## STUDY TEXT
-.-.-
January 3, 2017
By Sharon Peters and Eric Neiman*
On December 22, the Washington Supreme Court issued its long-awaited decision in Volk v. DeMeerleer, a case involving the liability of mental health professionals.1 The court ruled that a psychiatrist could be liable for homicides committed by a patient, even though the patient never identified the victims as targets of violence. The decision expands the scope of liability, not just for mental health professionals, but potentially for many other health care providers.
The case involved a double murder-suicide in July 2010. The patient, who had received outpatient treatment for mental health issues with the same psychiatrist for years, killed his former girlfriend and one of her children, and attacked another of her children with a knife. The patient last saw his psychiatrist three months before the killings. Although he reported that he had suicidal thoughts when depressed, the patient had not expressed a specific intention to harm anyone.
The trial court granted summary judgment for the psychiatrist and his clinic. The Washington Court of Appeals reversed, holding that a jury should decide whether the psychiatrist met the standard of care and should have done something to prevent the patient's violent acts. In a 6-3 decision, the Washington Supreme Court largely agreed with the Court of Appeals, and remanded the case for trial. The Supreme Court stated that whether the patient's "actions were foreseeable... is a question of fact that should have been resolved by a jury."
The Supreme Court's analysis was based on Washington and national case law, scholarly articles, and the Restatement (Second) of Torts § 315. The Restatement creates a duty to "control the conduct" of another person when a "special relation" exists. The court decided that the relationship between a mental health professional and a patient creates a duty to "take reasonable precautions to protect anyone who might foreseeably be endangered” by the patient's condition. The court emphasized the term "anyone" in its opinion.
The decision discusses the difficult policy interests presented by the case, including provider-patient confidentiality, the importance of avoiding unnecessary confinement, the limited ability to control conduct of patients, and the "incredibly difficult task in ascertaining whether a patient will act violently." Nevertheless, the court decided that these factors were outweighed by "society's strong interest in preventing attacks by mentally ill patients." According to the court, the "mental health professional is under a duty of reasonable care ... to protect foreseeable victims of his or her patient."
The Volk case has been the subject of much discussion in medical and legal circles since the 2015 Court of Appeals decision. There was an immediate reaction to that decision by mental health professionals who were concerned, that they might be held legally responsible for unforeseeable events, and would be required to breach patient confidentiality, and damage therapeutic relationships to avoid claims. The concerns were not limited to Washington state.
-.-.-
## STUDY MATERIAL
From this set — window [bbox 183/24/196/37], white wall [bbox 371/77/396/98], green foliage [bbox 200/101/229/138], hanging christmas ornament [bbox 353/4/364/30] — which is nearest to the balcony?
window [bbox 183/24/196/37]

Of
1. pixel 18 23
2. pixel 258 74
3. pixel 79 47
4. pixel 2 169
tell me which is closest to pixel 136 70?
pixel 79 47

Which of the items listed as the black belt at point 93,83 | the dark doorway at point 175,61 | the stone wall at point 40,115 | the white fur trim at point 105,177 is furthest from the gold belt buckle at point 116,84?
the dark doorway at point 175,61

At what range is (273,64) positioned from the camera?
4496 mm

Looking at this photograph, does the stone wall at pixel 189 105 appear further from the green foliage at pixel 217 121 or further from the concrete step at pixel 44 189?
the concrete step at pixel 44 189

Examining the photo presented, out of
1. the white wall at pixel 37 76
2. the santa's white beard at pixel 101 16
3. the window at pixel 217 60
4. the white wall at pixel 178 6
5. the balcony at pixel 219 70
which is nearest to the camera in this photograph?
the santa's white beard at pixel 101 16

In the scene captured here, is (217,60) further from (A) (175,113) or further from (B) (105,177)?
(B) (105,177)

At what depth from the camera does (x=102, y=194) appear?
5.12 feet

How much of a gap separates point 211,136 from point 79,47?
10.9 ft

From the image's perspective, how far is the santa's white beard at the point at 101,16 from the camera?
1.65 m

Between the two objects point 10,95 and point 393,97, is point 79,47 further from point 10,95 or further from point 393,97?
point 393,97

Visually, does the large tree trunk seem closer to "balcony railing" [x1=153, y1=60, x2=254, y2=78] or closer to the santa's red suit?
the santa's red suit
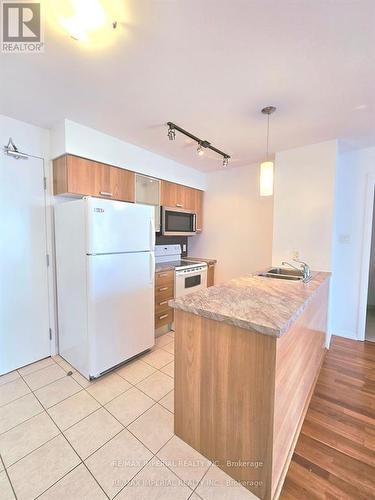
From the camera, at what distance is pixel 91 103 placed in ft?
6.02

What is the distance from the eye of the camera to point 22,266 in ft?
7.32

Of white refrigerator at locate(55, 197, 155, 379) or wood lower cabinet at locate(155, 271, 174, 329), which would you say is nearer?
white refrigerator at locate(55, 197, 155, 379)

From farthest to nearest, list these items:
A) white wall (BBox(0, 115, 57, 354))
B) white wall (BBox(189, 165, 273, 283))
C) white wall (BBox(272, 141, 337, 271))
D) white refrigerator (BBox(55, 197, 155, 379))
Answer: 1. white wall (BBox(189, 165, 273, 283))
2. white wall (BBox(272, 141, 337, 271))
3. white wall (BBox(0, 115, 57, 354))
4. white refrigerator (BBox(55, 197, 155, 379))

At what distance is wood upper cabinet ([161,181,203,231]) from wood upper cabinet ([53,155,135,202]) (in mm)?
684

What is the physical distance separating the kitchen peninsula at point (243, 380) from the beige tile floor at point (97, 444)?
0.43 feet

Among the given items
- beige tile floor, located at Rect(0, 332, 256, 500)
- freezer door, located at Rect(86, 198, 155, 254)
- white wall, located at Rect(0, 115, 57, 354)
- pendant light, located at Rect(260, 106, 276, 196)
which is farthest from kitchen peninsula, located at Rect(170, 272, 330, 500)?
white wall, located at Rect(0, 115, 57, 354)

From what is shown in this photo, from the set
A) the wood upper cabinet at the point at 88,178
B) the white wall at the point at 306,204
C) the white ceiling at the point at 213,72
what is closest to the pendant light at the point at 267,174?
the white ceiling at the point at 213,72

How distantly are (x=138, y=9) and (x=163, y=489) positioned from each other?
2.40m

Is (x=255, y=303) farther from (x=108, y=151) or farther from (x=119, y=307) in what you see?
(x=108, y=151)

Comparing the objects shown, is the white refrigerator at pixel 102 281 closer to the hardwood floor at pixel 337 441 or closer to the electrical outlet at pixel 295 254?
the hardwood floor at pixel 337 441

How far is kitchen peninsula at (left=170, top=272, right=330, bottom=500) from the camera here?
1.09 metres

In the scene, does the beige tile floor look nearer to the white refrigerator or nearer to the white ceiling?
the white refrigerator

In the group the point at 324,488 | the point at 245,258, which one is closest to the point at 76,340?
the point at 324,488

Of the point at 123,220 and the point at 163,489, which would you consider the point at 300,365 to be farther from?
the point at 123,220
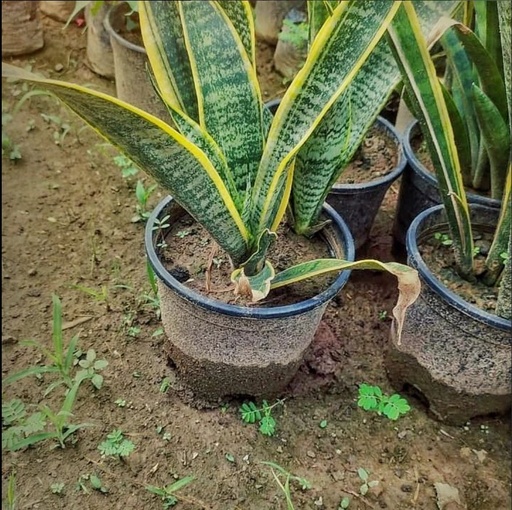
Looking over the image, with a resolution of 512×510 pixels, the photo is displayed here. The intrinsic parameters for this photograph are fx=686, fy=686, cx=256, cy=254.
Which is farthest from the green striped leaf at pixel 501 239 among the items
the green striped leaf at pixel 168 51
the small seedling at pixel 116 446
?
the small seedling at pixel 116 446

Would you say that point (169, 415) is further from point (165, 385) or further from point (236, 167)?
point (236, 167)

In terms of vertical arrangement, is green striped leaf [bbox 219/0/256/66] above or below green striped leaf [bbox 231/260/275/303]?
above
-.-.-
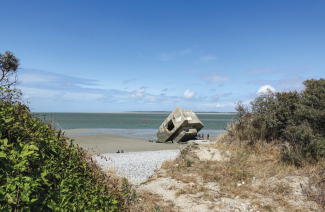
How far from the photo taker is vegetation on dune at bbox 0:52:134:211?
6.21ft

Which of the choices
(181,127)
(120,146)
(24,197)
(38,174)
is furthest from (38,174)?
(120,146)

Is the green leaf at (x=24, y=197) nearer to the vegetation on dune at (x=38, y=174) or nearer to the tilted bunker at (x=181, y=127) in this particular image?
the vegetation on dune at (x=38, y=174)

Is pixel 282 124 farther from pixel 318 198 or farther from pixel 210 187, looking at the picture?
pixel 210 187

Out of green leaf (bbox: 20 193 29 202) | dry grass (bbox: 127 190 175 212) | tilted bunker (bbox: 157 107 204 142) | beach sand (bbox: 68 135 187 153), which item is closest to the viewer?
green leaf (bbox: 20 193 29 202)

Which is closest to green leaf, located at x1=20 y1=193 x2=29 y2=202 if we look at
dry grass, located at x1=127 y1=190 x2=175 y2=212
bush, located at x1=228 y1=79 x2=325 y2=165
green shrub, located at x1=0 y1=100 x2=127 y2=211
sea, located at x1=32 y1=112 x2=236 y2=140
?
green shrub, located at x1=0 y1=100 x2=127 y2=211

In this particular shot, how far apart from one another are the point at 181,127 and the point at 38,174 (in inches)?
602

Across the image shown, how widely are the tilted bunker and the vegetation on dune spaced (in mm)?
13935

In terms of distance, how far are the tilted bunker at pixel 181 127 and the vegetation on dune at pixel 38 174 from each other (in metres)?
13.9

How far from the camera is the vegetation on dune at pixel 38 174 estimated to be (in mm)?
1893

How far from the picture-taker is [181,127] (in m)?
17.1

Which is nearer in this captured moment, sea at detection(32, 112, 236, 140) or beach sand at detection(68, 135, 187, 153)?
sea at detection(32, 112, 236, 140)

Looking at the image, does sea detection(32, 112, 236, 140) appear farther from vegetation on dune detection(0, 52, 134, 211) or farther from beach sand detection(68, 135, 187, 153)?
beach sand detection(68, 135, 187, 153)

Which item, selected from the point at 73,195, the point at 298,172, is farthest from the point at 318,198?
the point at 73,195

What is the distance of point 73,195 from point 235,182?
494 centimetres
-.-.-
## PROBLEM DETAILS
Quote word for word the part of the article on the Volk v. DeMeerleer ruling from "The case involved" to "to harm anyone.".

## TASK OUTPUT
The case involved a double murder-suicide in July 2010. The patient, who had received outpatient treatment for mental health issues with the same psychiatrist for years, killed his former girlfriend and one of her children, and attacked another of her children with a knife. The patient last saw his psychiatrist three months before the killings. Although he reported that he had suicidal thoughts when depressed, the patient had not expressed a specific intention to harm anyone.